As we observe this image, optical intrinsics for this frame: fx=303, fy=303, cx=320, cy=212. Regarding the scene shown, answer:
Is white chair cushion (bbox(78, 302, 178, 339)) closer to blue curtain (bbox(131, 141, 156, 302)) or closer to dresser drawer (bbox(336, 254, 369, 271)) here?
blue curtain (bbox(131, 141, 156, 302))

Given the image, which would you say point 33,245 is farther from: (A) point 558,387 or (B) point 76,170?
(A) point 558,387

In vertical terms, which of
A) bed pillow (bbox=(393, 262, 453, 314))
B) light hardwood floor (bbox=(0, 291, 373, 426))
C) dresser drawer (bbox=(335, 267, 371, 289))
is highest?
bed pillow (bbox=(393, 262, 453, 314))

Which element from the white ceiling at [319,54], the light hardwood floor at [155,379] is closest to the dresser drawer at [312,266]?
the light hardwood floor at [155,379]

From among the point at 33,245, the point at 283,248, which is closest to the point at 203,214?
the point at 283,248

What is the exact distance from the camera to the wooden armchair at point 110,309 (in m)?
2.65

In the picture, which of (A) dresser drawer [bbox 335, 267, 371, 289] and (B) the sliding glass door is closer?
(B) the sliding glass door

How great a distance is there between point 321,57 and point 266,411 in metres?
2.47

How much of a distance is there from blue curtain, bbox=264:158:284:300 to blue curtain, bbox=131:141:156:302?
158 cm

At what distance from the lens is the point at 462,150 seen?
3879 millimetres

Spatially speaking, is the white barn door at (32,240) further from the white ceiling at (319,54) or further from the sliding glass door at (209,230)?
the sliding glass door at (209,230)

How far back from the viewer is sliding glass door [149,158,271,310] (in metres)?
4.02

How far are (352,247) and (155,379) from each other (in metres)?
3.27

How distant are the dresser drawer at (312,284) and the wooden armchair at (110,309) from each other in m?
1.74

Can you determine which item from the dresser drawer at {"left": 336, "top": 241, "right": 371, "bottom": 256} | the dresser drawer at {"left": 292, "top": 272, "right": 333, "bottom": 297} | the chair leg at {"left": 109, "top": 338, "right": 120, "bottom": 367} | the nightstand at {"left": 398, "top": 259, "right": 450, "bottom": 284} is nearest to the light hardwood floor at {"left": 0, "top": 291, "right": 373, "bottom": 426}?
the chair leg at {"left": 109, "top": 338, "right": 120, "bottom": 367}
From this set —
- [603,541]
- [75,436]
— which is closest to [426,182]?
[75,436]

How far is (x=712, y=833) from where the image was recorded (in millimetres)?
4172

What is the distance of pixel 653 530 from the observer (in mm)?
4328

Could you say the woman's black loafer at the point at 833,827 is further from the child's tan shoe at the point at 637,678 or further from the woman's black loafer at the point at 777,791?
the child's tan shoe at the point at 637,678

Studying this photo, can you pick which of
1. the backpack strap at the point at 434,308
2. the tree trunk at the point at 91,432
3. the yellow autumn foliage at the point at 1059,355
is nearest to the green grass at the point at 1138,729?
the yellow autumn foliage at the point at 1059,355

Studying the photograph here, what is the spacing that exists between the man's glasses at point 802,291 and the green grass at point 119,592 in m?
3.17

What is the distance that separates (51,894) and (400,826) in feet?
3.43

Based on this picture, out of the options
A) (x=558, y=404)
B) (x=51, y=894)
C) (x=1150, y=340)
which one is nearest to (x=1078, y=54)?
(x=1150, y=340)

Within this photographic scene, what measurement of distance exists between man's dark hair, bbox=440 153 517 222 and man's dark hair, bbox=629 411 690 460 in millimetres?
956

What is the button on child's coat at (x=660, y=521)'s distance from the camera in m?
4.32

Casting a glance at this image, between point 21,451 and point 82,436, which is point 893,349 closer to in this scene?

____

### TASK PROMPT
Which lines run from the one containing "From this set —" to the end of the entries above? Quote exactly those, and only those.

### COMPLETED TASK
From this set —
- [603,541]
- [75,436]
— which is closest to [426,182]?
[75,436]

How far is (x=712, y=833) from where the image was recorded (in millimetres)?
4172

What is the distance of pixel 653 530 from the observer (in mm)?
4328

Could you say the woman's black loafer at the point at 833,827 is further from the child's tan shoe at the point at 637,678 or further from the woman's black loafer at the point at 777,791?
the child's tan shoe at the point at 637,678

Studying this photo, can you pick which of
1. the backpack strap at the point at 434,308
2. the tree trunk at the point at 91,432
3. the yellow autumn foliage at the point at 1059,355
is nearest to the green grass at the point at 1138,729?
the yellow autumn foliage at the point at 1059,355

Studying the photograph here, what is the spacing that exists between the man's glasses at point 802,291 and the green grass at point 119,592 in m?
3.17

What is the distance that separates (51,894) and (400,826) in feet?
3.43

Based on this picture, out of the options
A) (x=558, y=404)
B) (x=51, y=894)
C) (x=1150, y=340)
which one is nearest to (x=1078, y=54)?
(x=1150, y=340)

Within this photographic scene, what measurement of distance exists between man's dark hair, bbox=440 153 517 222 and man's dark hair, bbox=629 411 690 460 in millimetres?
956

What is the button on child's coat at (x=660, y=521)'s distance from the camera in m?
4.32

Casting a glance at this image, between point 21,451 and point 82,436, which is point 893,349 closer to in this scene?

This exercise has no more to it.